Source data:

# # # # # # #

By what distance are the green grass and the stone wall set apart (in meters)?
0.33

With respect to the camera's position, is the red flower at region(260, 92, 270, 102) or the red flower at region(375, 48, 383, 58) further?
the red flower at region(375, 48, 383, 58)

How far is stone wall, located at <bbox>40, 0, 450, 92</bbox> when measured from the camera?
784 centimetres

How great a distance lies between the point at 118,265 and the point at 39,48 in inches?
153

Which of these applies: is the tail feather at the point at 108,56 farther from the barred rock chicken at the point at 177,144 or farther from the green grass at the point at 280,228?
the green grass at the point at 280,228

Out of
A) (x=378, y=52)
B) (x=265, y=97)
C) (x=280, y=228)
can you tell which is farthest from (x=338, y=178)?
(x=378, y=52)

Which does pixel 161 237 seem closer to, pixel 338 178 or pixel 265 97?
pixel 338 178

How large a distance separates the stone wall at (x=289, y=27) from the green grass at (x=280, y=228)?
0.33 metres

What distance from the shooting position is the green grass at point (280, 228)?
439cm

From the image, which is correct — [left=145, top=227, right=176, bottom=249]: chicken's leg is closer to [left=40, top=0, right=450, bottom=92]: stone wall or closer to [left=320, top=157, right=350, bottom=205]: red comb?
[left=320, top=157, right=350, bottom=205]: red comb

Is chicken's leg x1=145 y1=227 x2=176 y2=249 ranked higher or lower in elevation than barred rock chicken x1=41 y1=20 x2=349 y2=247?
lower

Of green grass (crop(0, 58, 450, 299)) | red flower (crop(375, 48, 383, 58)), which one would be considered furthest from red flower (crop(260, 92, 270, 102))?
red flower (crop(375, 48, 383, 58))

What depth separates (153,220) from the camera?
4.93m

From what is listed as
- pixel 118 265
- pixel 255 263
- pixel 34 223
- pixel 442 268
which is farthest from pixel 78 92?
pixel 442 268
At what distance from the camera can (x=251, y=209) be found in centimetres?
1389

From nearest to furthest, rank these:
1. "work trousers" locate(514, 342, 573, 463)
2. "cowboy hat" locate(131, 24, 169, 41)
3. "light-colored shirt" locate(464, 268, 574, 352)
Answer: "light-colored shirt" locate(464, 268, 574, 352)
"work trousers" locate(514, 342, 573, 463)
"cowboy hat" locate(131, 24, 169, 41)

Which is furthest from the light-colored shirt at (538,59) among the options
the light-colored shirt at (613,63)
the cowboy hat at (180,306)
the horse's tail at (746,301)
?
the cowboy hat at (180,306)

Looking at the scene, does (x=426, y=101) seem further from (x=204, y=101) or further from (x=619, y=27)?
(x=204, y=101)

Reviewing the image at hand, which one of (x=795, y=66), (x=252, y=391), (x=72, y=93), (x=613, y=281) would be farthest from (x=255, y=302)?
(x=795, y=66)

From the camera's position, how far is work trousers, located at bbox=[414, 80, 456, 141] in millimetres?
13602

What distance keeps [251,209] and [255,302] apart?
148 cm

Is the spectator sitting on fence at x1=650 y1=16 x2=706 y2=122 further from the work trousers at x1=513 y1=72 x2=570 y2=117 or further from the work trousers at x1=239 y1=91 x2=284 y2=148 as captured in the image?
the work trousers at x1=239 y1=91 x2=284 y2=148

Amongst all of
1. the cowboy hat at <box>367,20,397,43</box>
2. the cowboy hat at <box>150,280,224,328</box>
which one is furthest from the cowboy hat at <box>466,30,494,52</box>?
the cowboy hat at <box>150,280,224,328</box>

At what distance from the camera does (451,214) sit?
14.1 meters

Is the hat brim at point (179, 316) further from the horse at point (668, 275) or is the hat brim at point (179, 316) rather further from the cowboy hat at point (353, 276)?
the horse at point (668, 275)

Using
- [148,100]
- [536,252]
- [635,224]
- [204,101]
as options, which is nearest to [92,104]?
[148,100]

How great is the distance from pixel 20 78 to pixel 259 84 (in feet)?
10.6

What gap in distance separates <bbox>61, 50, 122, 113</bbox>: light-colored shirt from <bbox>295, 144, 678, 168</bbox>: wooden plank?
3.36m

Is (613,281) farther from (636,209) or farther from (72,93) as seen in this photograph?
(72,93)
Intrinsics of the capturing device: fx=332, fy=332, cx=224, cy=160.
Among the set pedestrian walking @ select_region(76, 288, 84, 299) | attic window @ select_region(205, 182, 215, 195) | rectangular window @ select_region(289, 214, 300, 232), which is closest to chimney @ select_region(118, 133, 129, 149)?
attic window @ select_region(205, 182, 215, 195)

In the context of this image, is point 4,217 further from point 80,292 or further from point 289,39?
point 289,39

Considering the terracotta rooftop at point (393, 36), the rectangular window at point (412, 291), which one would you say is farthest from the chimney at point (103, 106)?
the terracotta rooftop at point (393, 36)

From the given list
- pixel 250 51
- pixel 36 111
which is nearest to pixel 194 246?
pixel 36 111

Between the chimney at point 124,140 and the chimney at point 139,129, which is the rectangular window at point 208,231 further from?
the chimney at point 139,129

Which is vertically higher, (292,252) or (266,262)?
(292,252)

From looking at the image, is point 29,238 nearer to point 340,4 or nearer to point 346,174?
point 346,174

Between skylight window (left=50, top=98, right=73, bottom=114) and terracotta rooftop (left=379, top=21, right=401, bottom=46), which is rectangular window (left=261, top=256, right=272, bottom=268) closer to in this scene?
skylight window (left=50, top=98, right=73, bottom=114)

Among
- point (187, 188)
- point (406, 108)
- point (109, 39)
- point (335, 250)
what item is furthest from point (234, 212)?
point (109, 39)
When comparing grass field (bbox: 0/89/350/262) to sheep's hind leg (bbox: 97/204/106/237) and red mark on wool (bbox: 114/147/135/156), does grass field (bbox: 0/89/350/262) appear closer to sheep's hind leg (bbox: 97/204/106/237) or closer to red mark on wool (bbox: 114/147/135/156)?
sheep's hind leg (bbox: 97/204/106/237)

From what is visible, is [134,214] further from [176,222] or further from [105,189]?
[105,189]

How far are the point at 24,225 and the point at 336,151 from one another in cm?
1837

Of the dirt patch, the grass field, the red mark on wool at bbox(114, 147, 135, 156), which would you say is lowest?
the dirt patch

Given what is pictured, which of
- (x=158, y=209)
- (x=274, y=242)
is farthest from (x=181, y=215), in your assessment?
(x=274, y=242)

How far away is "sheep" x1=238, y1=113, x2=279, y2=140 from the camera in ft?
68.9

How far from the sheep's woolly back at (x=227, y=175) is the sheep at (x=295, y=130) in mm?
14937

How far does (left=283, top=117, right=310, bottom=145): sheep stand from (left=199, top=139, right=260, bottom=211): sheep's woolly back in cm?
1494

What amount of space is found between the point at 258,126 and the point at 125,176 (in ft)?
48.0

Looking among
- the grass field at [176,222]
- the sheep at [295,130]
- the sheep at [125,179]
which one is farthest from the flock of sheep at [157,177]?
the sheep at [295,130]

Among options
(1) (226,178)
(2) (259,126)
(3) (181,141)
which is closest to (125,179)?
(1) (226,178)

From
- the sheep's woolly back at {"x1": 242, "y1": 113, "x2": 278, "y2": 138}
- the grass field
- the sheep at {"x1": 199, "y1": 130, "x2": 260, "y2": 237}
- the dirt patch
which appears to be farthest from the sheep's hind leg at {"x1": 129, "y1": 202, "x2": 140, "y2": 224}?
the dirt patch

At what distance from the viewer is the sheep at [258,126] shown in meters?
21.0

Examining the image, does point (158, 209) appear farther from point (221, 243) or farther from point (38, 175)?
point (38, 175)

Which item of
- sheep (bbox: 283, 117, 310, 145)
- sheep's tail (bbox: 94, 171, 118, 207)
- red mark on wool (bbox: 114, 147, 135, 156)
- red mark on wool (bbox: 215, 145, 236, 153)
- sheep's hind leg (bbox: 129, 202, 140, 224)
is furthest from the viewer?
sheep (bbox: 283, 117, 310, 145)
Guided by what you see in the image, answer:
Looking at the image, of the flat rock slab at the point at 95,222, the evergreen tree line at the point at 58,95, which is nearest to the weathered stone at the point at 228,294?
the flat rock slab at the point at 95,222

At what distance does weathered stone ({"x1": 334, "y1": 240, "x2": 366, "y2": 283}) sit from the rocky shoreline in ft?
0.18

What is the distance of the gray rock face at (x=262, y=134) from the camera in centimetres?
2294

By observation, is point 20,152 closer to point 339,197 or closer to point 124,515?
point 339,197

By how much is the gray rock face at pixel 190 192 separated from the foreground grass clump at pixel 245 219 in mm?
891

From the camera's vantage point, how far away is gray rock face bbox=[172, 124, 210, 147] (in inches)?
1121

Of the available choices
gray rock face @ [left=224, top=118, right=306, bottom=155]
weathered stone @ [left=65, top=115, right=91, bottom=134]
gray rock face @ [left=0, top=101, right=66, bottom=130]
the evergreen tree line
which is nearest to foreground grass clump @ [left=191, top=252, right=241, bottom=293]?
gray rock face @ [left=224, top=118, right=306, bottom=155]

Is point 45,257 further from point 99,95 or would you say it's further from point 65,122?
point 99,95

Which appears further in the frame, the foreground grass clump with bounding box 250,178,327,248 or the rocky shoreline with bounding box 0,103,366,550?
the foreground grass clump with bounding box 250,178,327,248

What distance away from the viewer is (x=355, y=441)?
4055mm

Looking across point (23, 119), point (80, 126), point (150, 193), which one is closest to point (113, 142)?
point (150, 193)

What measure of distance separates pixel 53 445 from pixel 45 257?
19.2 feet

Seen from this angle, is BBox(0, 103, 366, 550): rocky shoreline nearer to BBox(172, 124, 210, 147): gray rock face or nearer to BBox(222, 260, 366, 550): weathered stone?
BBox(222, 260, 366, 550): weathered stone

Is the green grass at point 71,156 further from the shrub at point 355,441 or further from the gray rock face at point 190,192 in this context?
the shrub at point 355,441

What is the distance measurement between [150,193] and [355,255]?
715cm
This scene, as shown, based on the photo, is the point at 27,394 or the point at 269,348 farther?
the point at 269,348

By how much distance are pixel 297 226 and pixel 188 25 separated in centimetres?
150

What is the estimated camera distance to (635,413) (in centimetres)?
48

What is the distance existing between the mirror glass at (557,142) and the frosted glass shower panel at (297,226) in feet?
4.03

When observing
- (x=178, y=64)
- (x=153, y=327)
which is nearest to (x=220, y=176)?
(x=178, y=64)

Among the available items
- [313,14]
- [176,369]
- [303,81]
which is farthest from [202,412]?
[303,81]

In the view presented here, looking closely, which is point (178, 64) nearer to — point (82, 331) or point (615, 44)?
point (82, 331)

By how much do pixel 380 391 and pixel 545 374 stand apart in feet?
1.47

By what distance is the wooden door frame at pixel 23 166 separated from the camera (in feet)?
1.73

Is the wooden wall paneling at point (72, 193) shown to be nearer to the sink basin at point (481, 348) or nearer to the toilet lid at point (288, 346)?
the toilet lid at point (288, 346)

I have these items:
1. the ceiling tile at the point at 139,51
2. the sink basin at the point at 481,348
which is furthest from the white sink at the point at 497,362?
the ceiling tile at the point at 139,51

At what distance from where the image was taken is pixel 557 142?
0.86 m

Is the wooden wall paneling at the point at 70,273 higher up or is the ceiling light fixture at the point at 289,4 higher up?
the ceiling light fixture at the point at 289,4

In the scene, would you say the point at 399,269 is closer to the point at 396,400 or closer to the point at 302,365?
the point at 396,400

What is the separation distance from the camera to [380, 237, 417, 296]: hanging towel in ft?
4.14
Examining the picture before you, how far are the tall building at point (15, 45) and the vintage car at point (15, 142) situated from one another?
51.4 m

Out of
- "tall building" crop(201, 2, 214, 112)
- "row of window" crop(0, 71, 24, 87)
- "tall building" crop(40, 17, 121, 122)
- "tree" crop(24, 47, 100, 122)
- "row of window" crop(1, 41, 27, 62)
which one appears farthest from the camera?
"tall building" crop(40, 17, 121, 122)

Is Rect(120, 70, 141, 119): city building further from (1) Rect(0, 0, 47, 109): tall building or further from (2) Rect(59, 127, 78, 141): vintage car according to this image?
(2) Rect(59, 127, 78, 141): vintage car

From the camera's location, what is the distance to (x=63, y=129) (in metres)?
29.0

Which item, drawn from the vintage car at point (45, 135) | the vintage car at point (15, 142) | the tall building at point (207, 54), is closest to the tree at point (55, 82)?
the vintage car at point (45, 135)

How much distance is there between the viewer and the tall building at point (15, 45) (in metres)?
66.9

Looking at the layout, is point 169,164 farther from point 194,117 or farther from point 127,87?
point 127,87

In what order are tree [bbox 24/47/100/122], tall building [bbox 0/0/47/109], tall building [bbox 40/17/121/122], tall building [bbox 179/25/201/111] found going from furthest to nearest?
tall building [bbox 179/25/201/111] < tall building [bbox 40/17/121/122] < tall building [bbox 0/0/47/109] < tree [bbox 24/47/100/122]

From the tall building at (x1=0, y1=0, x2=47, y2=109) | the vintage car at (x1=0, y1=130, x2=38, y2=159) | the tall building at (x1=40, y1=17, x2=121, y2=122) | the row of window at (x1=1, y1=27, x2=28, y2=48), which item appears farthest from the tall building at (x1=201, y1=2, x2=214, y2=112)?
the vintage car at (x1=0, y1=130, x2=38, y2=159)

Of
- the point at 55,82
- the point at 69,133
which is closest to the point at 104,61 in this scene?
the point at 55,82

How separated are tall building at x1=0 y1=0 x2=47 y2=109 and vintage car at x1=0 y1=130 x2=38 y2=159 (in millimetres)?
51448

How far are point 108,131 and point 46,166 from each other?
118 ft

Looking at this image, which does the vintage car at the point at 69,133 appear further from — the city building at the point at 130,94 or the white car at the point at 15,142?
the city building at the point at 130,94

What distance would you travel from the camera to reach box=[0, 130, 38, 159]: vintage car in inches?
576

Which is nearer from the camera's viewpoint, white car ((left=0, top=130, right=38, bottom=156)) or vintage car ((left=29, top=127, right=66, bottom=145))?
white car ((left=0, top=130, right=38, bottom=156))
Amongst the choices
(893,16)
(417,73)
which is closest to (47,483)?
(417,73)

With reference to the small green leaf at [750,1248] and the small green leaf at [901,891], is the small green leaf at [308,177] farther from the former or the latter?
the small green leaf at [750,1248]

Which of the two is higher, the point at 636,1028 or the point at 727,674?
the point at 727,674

# # # # # # #

To be done: Write out exactly the lines of the entries above that run from the line containing "What distance would" through the last line, including both.

Solution to this task:
What distance would you travel from the camera to reach box=[0, 130, 38, 159]: vintage car in inches?
576

Which is nearer from the camera's viewpoint, white car ((left=0, top=130, right=38, bottom=156)) or vintage car ((left=29, top=127, right=66, bottom=145))?
white car ((left=0, top=130, right=38, bottom=156))
Amongst the choices
(893,16)
(417,73)
which is closest to (47,483)?
(417,73)

With reference to the small green leaf at [750,1248] and the small green leaf at [901,891], is the small green leaf at [308,177] farther from the former or the latter?
the small green leaf at [750,1248]

Which of the two is higher, the point at 636,1028 or the point at 727,674?
the point at 727,674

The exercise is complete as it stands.